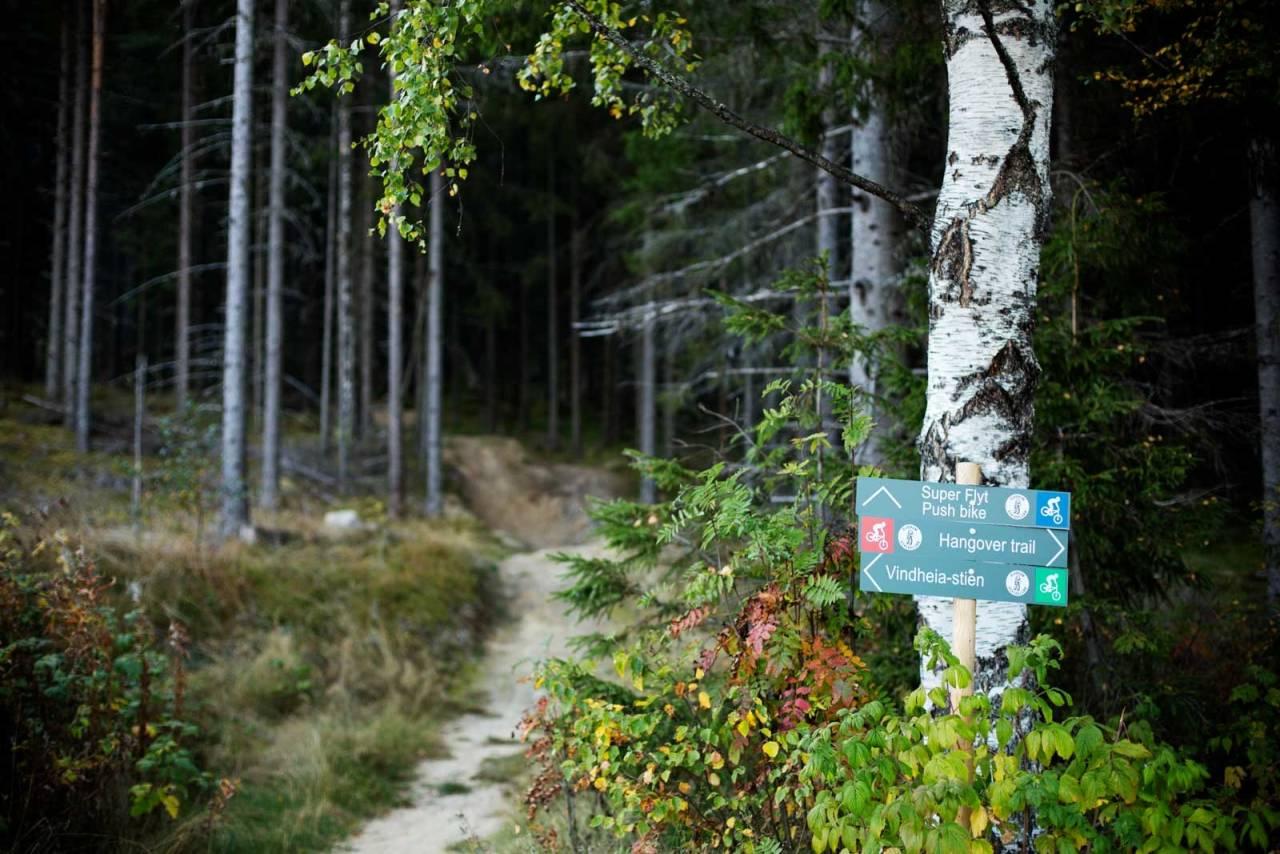 Fra Stisykling i Norge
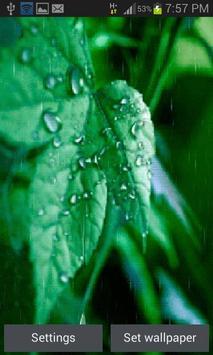 Rainy Leaf Live Wallpaper apk screenshot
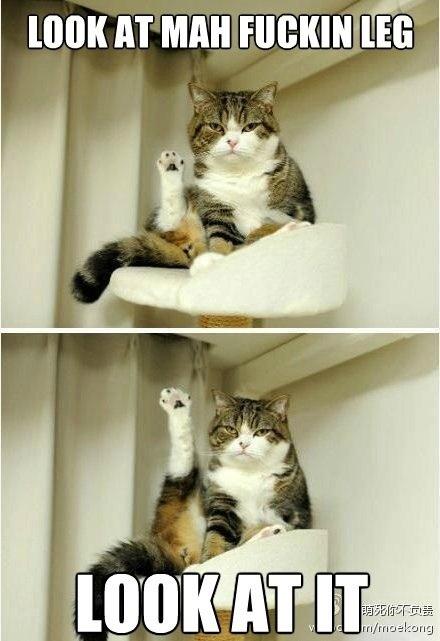 Schau dir mein verdammtes Bein an - Meme Bild | Webfail - Fail Bilder und Fail Videos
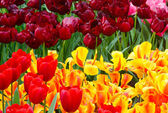 Spring red and yellow tulips close-up. — Stock Photo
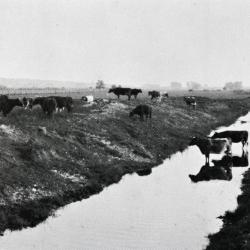Lisle Farms registered Holstein cattle in and around a section of the DuPage River after it was straightened in 1921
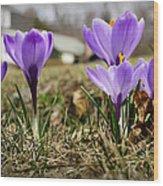 Suburban Spring Wood Print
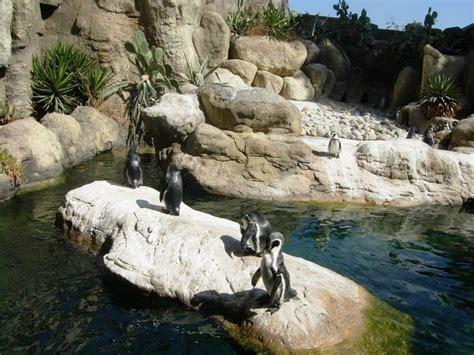 Barcelona Zoo   Practical information, photos and videos ...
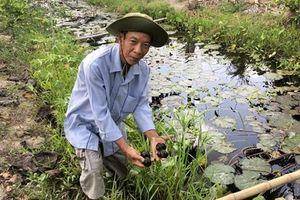 Nông dân Sóc Trăng làm giàu từ nuôi ốc Bươu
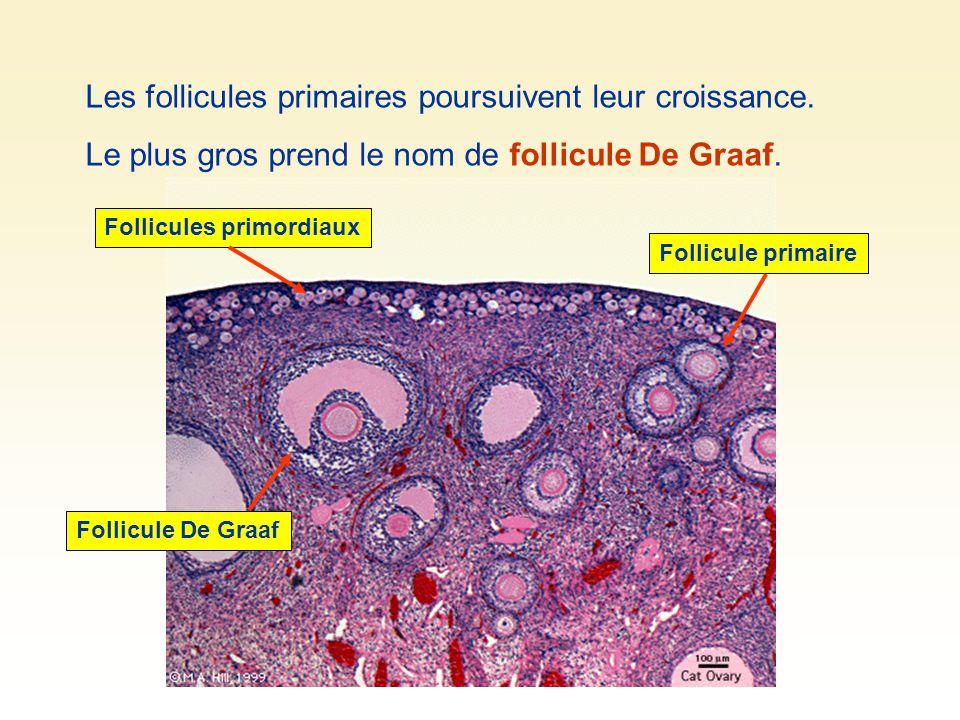 Les follicules primaires poursuivent leur croissance.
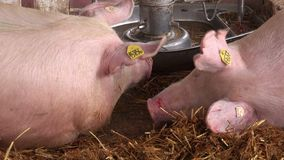 Pigs at 83rd Traditional Agricultural fair in Novi Sad, Serbia stock video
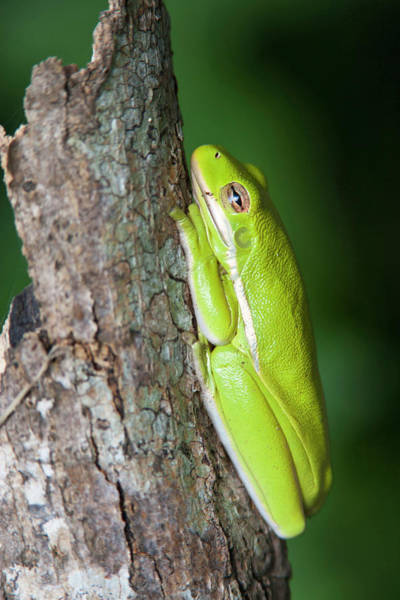 Hyla Wall Art - Photograph - Green Tree Frog (hyla Cinerea by Larry Ditto
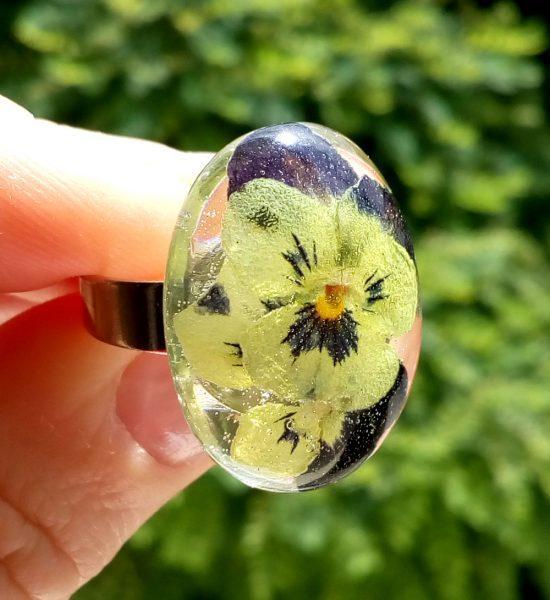Simbolika in pomen cvetja - mačehe, prstan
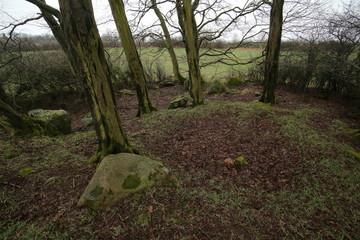 Remains of megalithic tomb Neu Negentin in Mecklenburg-Vorpommern, Germany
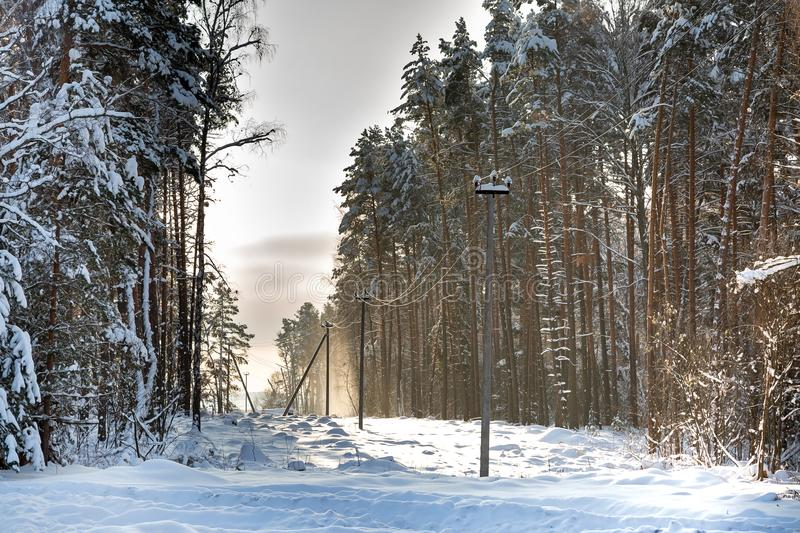 Deforestation, junction of power lines. glade for power line. Winter forest after snowfall. Snow falling from trees and power. Poles royalty free stock photo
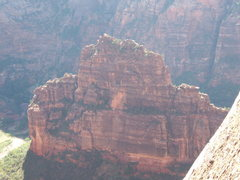 The Organ from the top of Angels Landing.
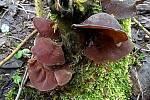 V lesích na Ústecku roste i v zimních měsících houba Jidášovo ucho.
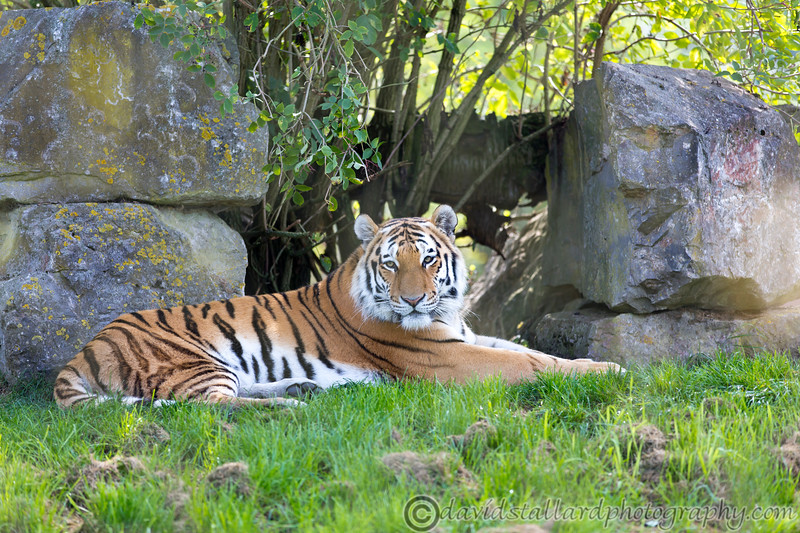 Marwell Zoo 22-09-14  015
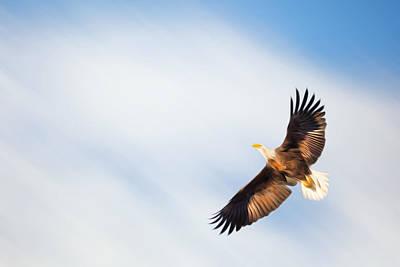 Birds In Flight Photograph - Flight by Bill Wakeley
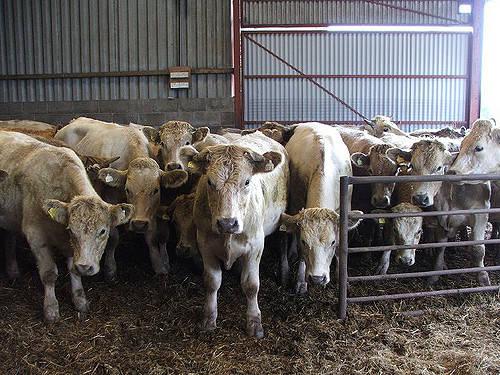 Rinder im Stall  Bild: ©  Stewart Morris [CC BY-NC-ND 2.0]  - Flickr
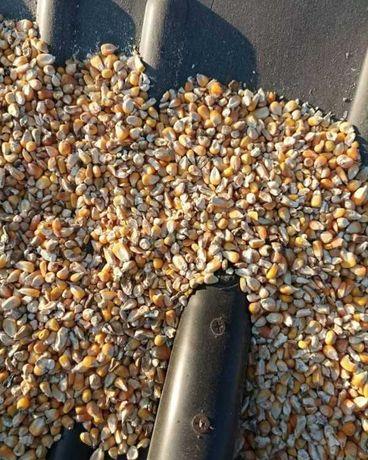 Продам отхода кукурузы.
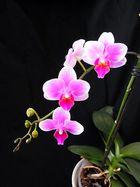 Orchidee 3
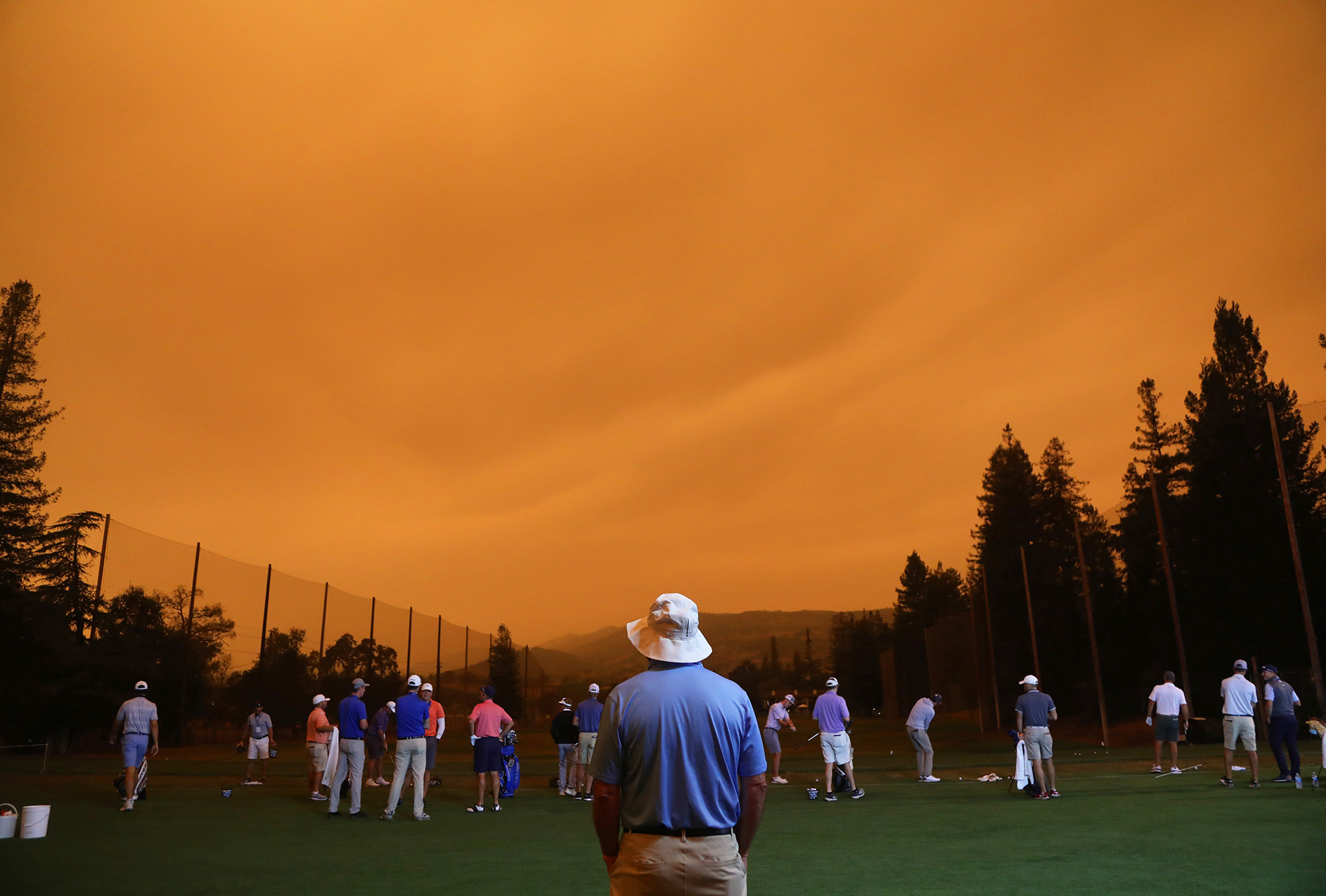 Гольф-поле, Напа, Калифорния.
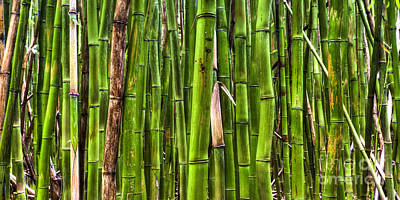 Trees In The Forest Photograph - Bamboo by Dustin K Ryan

▬▬▬▬▬▬

ASSIGNMENT:
Set down the records above word for word, from the first line through the line containing "Simbolika in pomen cvetja - mačehe, prstan", both included; leave out the pictures.

WRITTEN REPLY:
 Fra Stisykling i Norge
 Rainy Leaf Live Wallpaper apk screenshot
 Schau dir mein verdammtes Bein an - Meme Bild | Webfail - Fail Bilder und Fail Videos
 Spring red and yellow tulips close-up. — Stock Photo
Lisle Farms registered Holstein cattle in and around a section of the DuPage River after it was straightened in 1921
 Suburban Spring Wood Print
 Barcelona Zoo   Practical information, photos and videos ...
 Nông dân Sóc Trăng làm giàu từ nuôi ốc Bươu
 Les follicules primaires poursuivent leur croissance.
 Pigs at 83rd Traditional Agricultural fair in Novi Sad, Serbia stock video
 Hyla Wall Art - Photograph - Green Tree Frog (hyla Cinerea by Larry Ditto
Simbolika in pomen cvetja - mačehe, prstan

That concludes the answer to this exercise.